### SOURCE RECORDS

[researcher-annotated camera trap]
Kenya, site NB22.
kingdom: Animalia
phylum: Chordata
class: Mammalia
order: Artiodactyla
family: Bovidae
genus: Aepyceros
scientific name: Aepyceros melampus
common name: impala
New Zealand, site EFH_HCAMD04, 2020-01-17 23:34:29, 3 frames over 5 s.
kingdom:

...

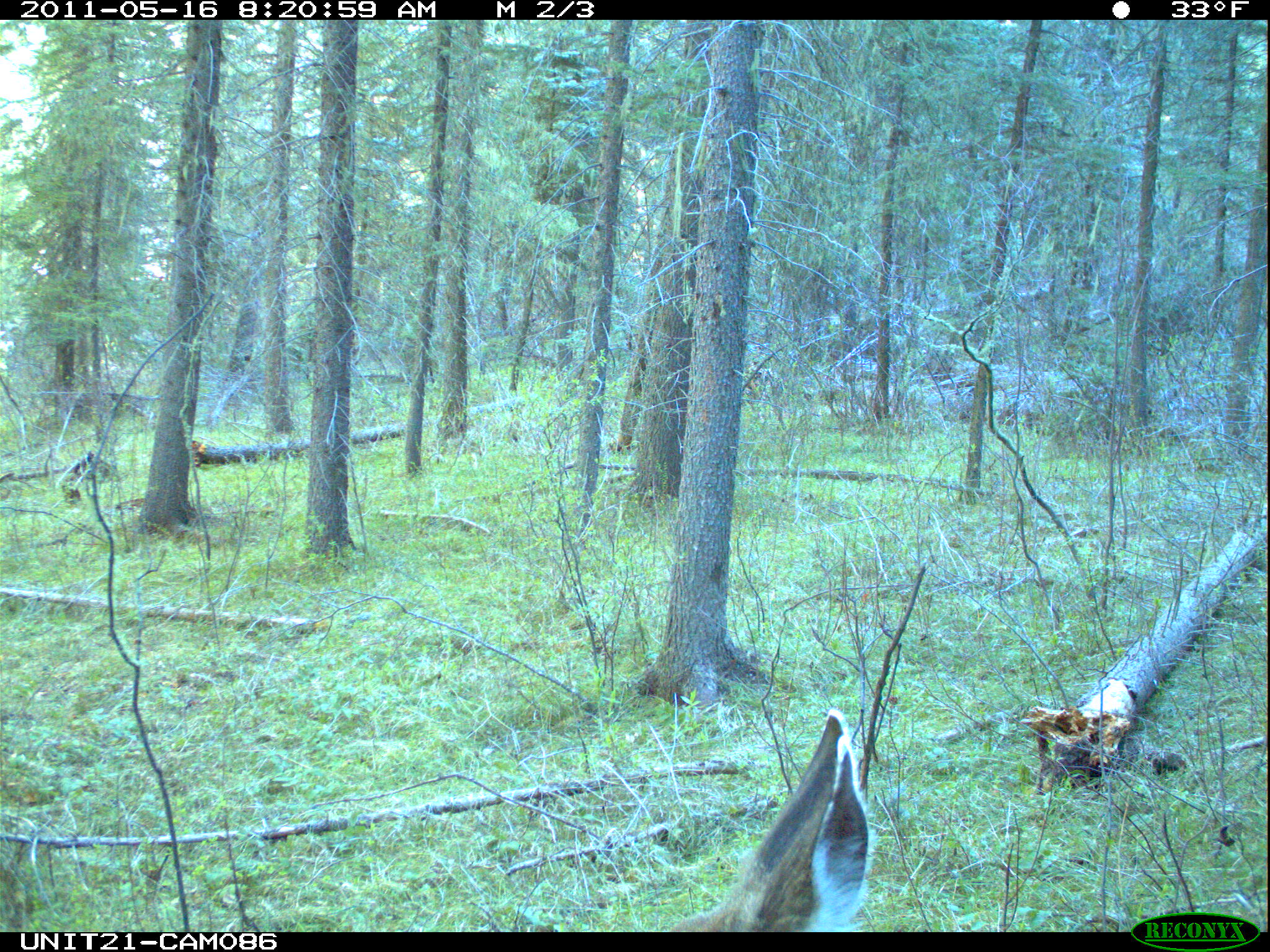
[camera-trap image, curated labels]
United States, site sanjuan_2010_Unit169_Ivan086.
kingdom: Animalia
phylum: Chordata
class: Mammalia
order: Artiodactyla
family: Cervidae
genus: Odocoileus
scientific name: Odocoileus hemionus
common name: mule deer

### WORK TASK
Every line of the listing that holds "trap" should be found and copied.

### ANSWER FOR THE TASK
[researcher-annotated camera trap]
[camera-trap image, curated labels]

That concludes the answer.